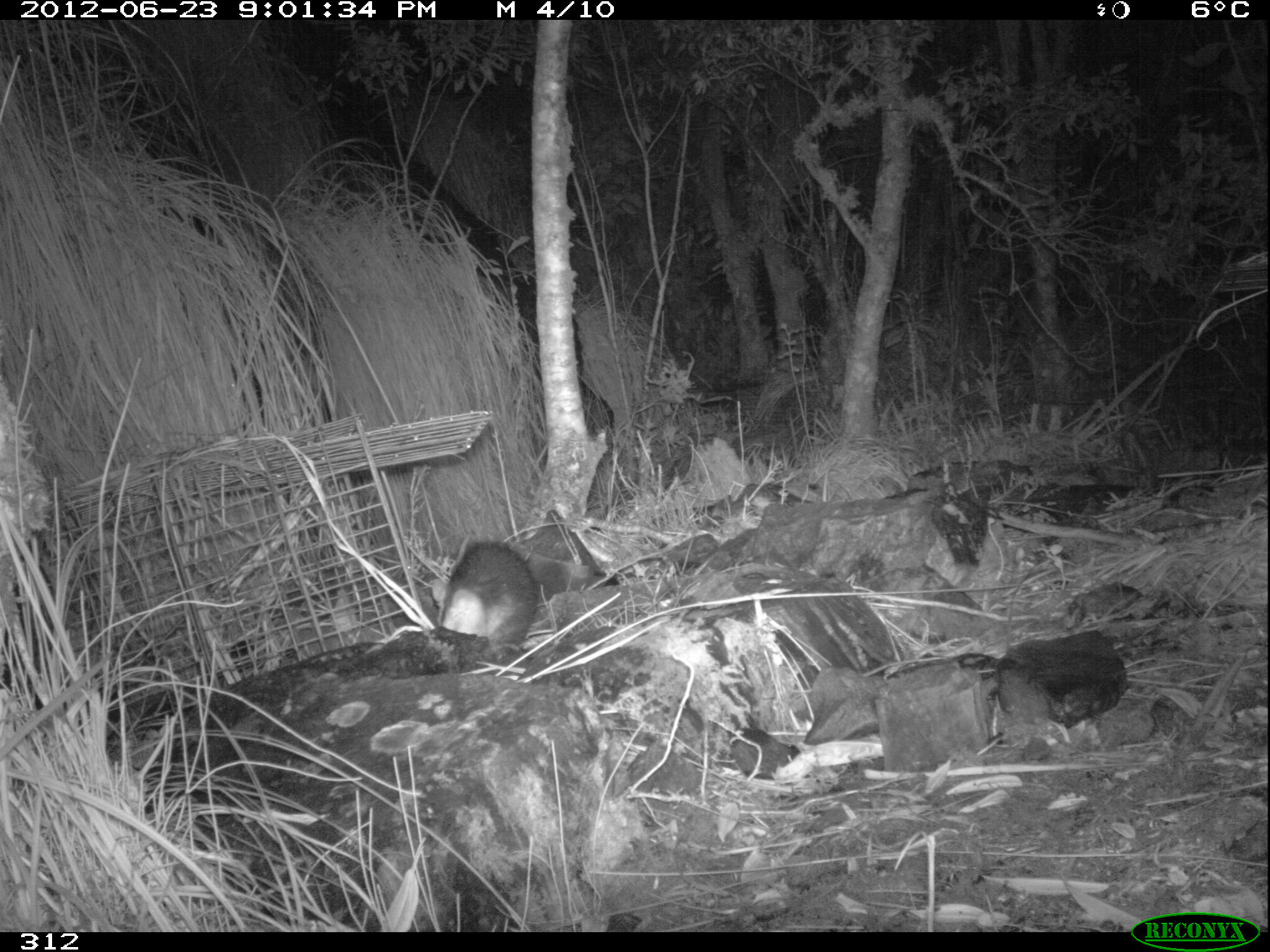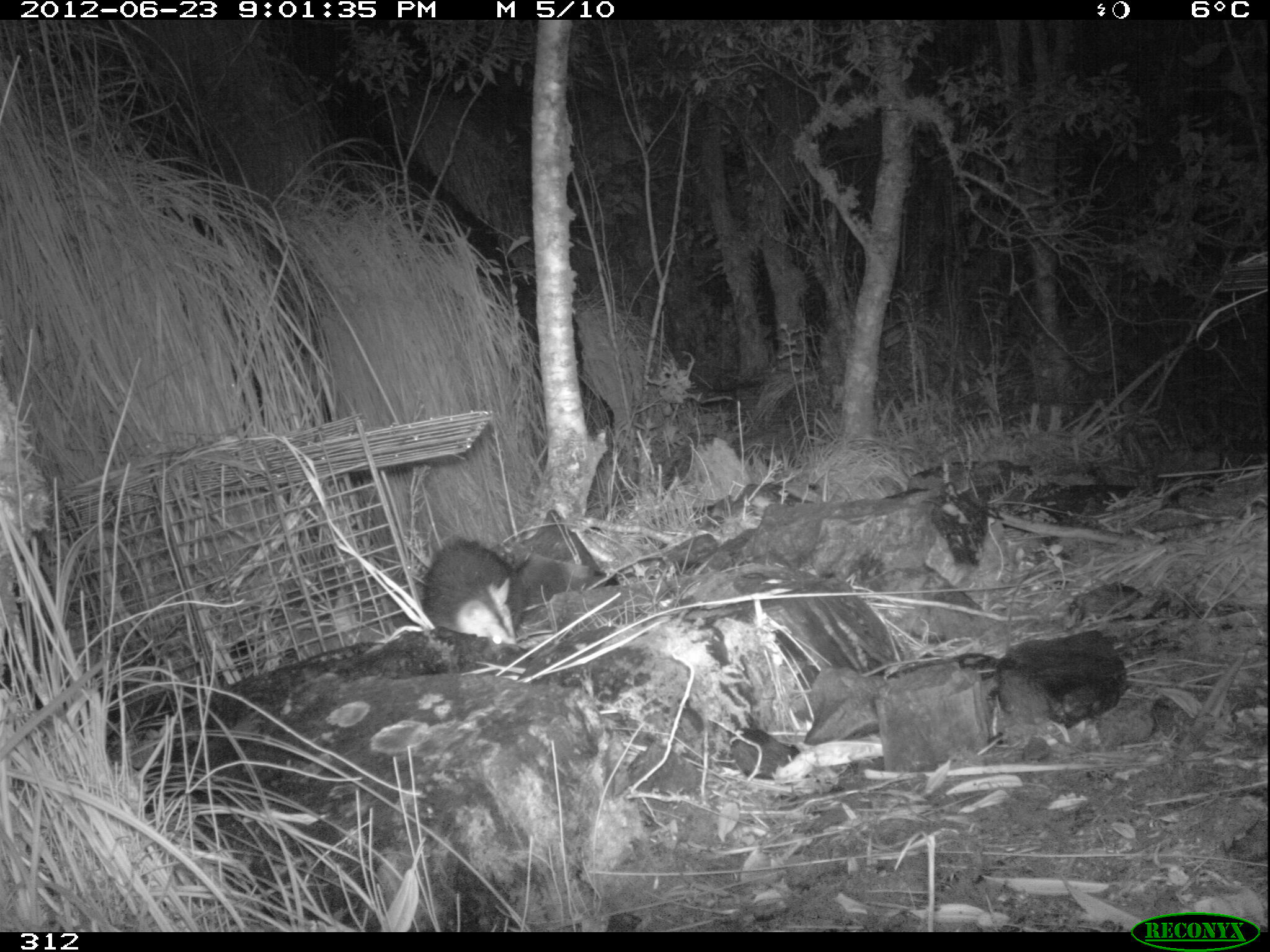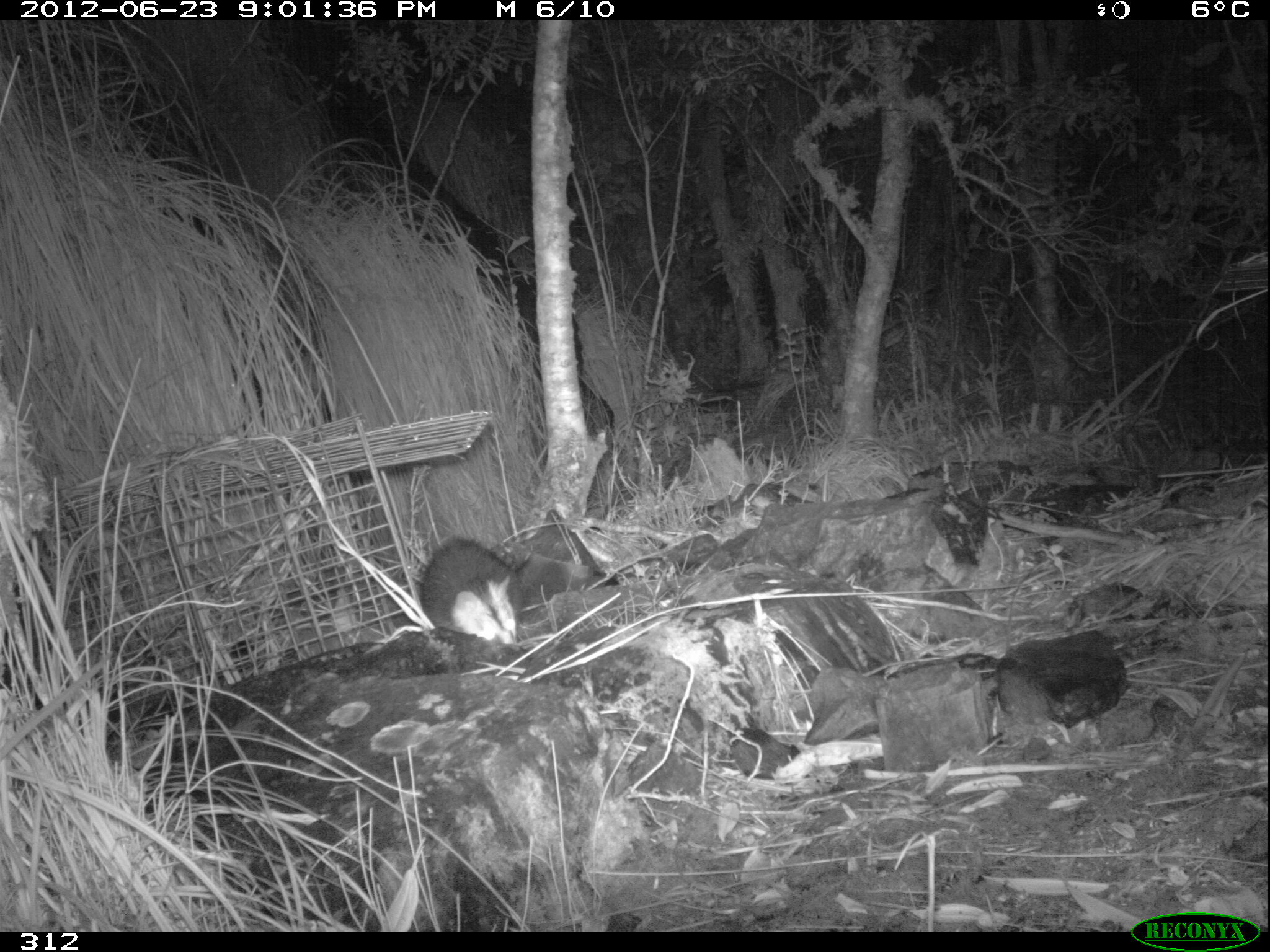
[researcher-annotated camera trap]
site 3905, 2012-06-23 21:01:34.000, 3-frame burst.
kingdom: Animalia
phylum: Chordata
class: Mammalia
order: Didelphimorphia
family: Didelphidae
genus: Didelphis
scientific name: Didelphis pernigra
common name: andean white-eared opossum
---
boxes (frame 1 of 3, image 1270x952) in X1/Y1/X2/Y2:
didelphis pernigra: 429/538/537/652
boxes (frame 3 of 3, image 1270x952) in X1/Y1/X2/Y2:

[TASK] If a record contains a picture, leave the picture out; repeat the record itself exactly.

[REPLY TO THE EXERCISE]
[researcher-annotated camera trap]
site 3905, 2012-06-23 21:01:34.000, 3-frame burst.
kingdom: Animalia
phylum: Chordata
class: Mammalia
order: Didelphimorphia
family: Didelphidae
genus: Didelphis
scientific name: Didelphis pernigra
common name: andean white-eared opossum
---
boxes (frame 1 of 3, image 1270x952) in X1/Y1/X2/Y2:
didelphis pernigra: 429/538/537/652
boxes (frame 3 of 3, image 1270x952) in X1/Y1/X2/Y2:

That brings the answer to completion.